PySpark: Drop Duplicate Rows from DataFrame


There are three common ways to drop duplicate rows from a PySpark DataFrame:

Method 1: Drop Rows with Duplicate Values Across All Columns

#drop rows that have duplicate values across all columns
df_new = df.dropDuplicates()

Method 2: Drop Rows with Duplicate Values Across Specific Columns

#drop rows that have duplicate values across 'team' and 'position' columns
df_new = df.dropDuplicates(['team', 'position'])

Method 3: Drop Rows with Duplicate Values in One Specific Column

#drop rows that have duplicate values in 'team' column
df_new = df.dropDuplicates(['team'])

The following examples show how to use each method in practice with the following PySpark DataFrame:

from pyspark.sql import SparkSession
spark = SparkSession.builder.getOrCreate()

#define data
data = [['A', 'Guard', 11], 
        ['A', 'Guard', 8], 
        ['A', 'Forward', 22], 
        ['A', 'Forward', 22], 
        ['B', 'Guard', 14], 
        ['B', 'Guard', 14],
        ['B', 'Forward', 13],
        ['B', 'Forward', 7]] 
  
#define column names
columns = ['team', 'position', 'points'] 
  
#create dataframe using data and column names
df = spark.createDataFrame(data, columns) 
  
#view dataframe
df.show()

+----+--------+------+
|team|position|points|
+----+--------+------+
|   A|   Guard|    11|
|   A|   Guard|     8|
|   A| Forward|    22|
|   A| Forward|    22|
|   B|   Guard|    14|
|   B|   Guard|    14|
|   B| Forward|    13|
|   B| Forward|     7|
+----+--------+------+

Example 1: Drop Rows with Duplicate Values Across All Columns

We can use the following syntax to drop rows that have duplicate values across all columns in the DataFrame:

#drop rows that have duplicate values across all columns
df_new = df.dropDuplicates()

#view DataFrame without duplicates
df_new.show()

+----+--------+------+
|team|position|points|
+----+--------+------+
|   A|   Guard|    11|
|   A|   Guard|     8|
|   A| Forward|    22|
|   B|   Guard|    14|
|   B| Forward|    13|
|   B| Forward|     7|
+----+--------+------+

A total of two rows were dropped from the DataFrame.

Example 2: Drop Rows with Duplicate Values Across Specific Columns

We can use the following syntax to drop rows that have duplicate values across the team and position columns in the DataFrame:

#drop rows that have duplicate values across 'team' and 'position' columns
df_new = df.dropDuplicates(['team', 'position'])

#view DataFrame without duplicates
df_new.show()

+----+--------+------+
|team|position|points|
+----+--------+------+
|   A|   Guard|    11|
|   A| Forward|    22|
|   B|   Guard|    14|
|   B| Forward|    13|
+----+--------+------+

Notice that the resulting DataFrame has no rows with duplicate values across both the team and position columns.
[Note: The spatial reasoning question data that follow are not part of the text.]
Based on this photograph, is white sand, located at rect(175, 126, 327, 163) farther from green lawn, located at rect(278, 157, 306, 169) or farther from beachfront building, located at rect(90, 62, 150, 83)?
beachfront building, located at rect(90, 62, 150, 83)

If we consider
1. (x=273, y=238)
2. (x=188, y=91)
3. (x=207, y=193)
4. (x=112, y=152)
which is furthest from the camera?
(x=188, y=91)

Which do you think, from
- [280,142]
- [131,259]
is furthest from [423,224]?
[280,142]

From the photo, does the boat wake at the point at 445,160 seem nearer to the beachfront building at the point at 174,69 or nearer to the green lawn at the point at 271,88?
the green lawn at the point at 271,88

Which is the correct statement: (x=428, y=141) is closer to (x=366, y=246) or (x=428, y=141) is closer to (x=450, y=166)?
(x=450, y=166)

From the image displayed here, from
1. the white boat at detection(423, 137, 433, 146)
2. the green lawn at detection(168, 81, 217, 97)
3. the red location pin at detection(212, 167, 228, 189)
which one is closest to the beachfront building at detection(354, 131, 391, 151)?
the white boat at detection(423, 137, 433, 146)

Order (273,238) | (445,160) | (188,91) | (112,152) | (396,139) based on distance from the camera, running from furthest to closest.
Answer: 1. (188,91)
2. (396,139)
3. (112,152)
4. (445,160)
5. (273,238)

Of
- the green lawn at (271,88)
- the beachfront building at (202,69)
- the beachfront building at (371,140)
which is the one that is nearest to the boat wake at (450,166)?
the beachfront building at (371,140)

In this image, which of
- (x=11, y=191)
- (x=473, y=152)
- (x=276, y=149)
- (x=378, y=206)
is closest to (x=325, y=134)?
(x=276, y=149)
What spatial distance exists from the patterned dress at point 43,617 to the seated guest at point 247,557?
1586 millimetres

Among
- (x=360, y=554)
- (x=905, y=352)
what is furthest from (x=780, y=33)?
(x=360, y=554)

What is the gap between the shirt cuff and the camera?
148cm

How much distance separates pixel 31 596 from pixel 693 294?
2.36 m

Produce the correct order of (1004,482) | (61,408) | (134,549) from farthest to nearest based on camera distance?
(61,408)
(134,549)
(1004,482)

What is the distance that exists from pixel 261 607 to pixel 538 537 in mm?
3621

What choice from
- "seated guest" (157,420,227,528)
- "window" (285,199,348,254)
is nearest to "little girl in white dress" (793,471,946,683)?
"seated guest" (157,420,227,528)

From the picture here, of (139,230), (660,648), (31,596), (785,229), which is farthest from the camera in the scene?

Example 3: Drop Rows with Duplicate Values in One Specific Column

We can use the following syntax to drop rows that have duplicate values in the team column of the DataFrame:

#drop rows that have duplicate values in 'team' column
df_new = df.dropDuplicates(['team'])

#view DataFrame without duplicates
df_new.show()

+----+--------+------+
|team|position|points|
+----+--------+------+
|   A|   Guard|    11|
|   B|   Guard|    14|
+----+--------+------+

Notice that the resulting DataFrame has no rows with duplicate values in the team column.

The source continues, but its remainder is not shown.